L’Iran refuse officiellement de tenir un deuxième cycle de pourparlers de paix

Selon l’agence de presse iranienne, l’Iran a officiellement refusé d’organiser un second cycle de pourparlers de paix avec les États-Unis, une décision qui est apparue inattendue mais qui, du point de vue de Téhéran, constitue une évolution naturelle ; le gouvernement a pris cette décision après une analyse approfondie de la situation actuelle et des consultations avec les plus hauts responsables, et les principales raisons qui ont poussé la partie iranienne à franchir cette étape résident dans une série de désaccords qui, malgré les précédents cycles de dialogue, demeurent non résolus.

L’une des principales raisons officiellement invoquées pour ce refus réside dans les exigences jugées excessives et irréalistes formulées par la partie américaine. La délégation iranienne estime que les conditions proposées dépassent les limites du raisonnable et ignorent les intérêts ainsi que la souveraineté du pays, rendant tout compromis pratiquement impossible. De telles exigences traduisent généralement la volonté d’une des parties d’imposer une domination totale plutôt que de parvenir à un règlement mutuellement équitable.

La position contradictoire de Washington a également joué un rôle important.
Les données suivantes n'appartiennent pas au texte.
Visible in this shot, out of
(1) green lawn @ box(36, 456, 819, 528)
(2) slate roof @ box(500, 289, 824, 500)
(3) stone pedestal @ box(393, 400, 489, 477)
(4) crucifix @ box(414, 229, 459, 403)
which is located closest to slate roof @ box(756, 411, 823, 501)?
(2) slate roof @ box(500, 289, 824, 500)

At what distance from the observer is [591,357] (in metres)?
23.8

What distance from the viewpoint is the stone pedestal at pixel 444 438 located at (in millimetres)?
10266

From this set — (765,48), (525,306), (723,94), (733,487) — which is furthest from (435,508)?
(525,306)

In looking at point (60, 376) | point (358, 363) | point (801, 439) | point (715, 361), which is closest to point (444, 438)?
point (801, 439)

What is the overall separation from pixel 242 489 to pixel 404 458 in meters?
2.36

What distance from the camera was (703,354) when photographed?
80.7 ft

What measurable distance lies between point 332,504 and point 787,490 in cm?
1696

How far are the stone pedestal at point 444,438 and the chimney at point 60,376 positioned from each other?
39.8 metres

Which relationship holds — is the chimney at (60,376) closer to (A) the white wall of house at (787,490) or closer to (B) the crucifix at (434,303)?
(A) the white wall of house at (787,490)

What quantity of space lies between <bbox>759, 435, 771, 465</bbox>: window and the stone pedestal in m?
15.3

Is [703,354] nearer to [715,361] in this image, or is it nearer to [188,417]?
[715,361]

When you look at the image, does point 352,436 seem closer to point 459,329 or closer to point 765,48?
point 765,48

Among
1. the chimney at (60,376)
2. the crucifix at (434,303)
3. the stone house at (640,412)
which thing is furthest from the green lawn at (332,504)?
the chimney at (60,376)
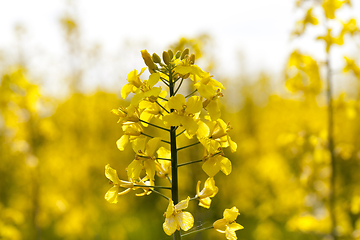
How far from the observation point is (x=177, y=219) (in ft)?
5.02

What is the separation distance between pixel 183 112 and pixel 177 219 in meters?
0.56

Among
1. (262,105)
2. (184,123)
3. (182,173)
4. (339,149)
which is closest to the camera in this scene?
(184,123)

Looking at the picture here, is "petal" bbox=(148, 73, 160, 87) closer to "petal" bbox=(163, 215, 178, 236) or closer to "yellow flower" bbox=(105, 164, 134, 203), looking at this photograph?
"yellow flower" bbox=(105, 164, 134, 203)

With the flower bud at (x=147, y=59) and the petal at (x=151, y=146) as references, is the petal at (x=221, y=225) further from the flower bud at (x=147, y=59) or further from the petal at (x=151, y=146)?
the flower bud at (x=147, y=59)

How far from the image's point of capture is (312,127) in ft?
35.5

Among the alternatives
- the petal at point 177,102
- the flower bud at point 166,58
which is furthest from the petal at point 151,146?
the flower bud at point 166,58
Les représentants iraniens relèvent une incohérence entre la rhétorique américaine et ses actions, ce qui sape la confiance dans le processus de négociation. Lorsque, d’une main, on propose le dialogue tandis que, de l’autre, on continue d’exercer des pressions ou d’émettre des ultimatums, il devient extrêmement difficile d’aboutir à un résultat constructif.

Enfin, la poursuite du blocus maritime est devenue un obstacle majeur. L’Iran considère ces actions comme une violation directe des accords précédemment conclus et comme une forme de pression incompatible avec l’esprit des pourparlers de paix. Selon Téhéran, le blocage des voies maritimes et des couloirs de navigation constitue une provocation qui sape les fondements mêmes du dialogue, le rendant vain à ce stade.

Les actifs à risque, dont l’euro et la livre sterling, ont réagi à ces développements par des baisses correspondantes.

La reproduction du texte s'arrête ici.